È soltanto un fatto di autonomia produttiva o anche d’identità? Quando tutto si taglia gli unici che hanno accesso sono quelli che già sono in cima con un’identità forte che riflette e ripete solamente se stessa, generando così un fenomeno teatrale che si distanzia dalla novità e dall’originalità. L’originalità non sembra più essere un tema dell’arte contemporanea in Italia. L’originalità in altri momenti della storia dell’arte è stata sopravvalutata. Per apparire come artista dovevi fare qualcosa di molto differente dagli altri, anche se poi il lavoro di artista è sempre stato per tutti un lavoro di ricerca e di rischio. Quando il sistema va in crisi il denaro viene dato ai pochi che non rischiano mai e che solamente ripetono ciò che esiste come modello. I giovani non hanno speranza così perché dovranno formarsi al gusto di un sistema a cui non appartengono.
Ci sono convergenze tra Nuovo e Vecchio Continente? In Argentina, quando mi formavo, c’erano i teatri ufficiali che producevano testi classici con attori giovani dal gusto tradizionale senza la necessità di nuovi creatori, come qui da voi. L’unica differenza è che, non avendo sussidi di nessun tipo a Buenos Aires, ci sono nuovi creatori che generano i loro spazi. Dicono quello che vogliono dire così il pubblico li conosce, li riconosce e li ama molto.

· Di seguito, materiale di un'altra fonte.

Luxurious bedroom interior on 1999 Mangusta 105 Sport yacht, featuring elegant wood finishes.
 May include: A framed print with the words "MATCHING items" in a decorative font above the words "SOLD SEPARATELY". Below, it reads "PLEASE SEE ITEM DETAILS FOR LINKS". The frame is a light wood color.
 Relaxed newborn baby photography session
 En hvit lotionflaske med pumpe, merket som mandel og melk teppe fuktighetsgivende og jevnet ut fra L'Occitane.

Tutto è più facile quando non esiste una dipendenza economica.
Nello specifico italiano, l’esperienza del Teatro Valle potrebbe rappresentare una possibilità di scardinamento delle porte regali del sistema? Il Valle è un’esperienza fantastica. Il rischio è che si trasformi in un simbolo e non in un motore di produzione. È fantastico perché mostra un’eccezione alla regola ma le regole continuano a esistere. Il denaro continua a essere in mano alle grandi istituzioni statali. Si possono fare le stesse cose ma è solo un’eccezione. A Buenos Aires la regola è invertita: c’è teatro in qualsiasi luogo si possa fare teatro e il pubblico lo guarda come qualcosa di divertente, intellettuale e crescente. Non un’eccezione.
Il cuore della creazione può pulsare portando al centro il fatto artistico e non solo la produzione economica… Il motore è far teatro, produrre teatro. Il concetto di produzione economica non è priorità da noi. Tutto quel che costa molto denaro è quasi sempre disprezzato a Buenos Aires. In Italia la tradizione produttiva porta ad avere spettacoli con una struttura scenografica e video carissima e importante. A Buenos Aires preferisco concentrarmi sulla creazione artistica ovvero il testo, l’interpretazione e la tecnologia narrativa. L’unica vera tecnologia è solo una: la capacità dell’attore di creare racconto.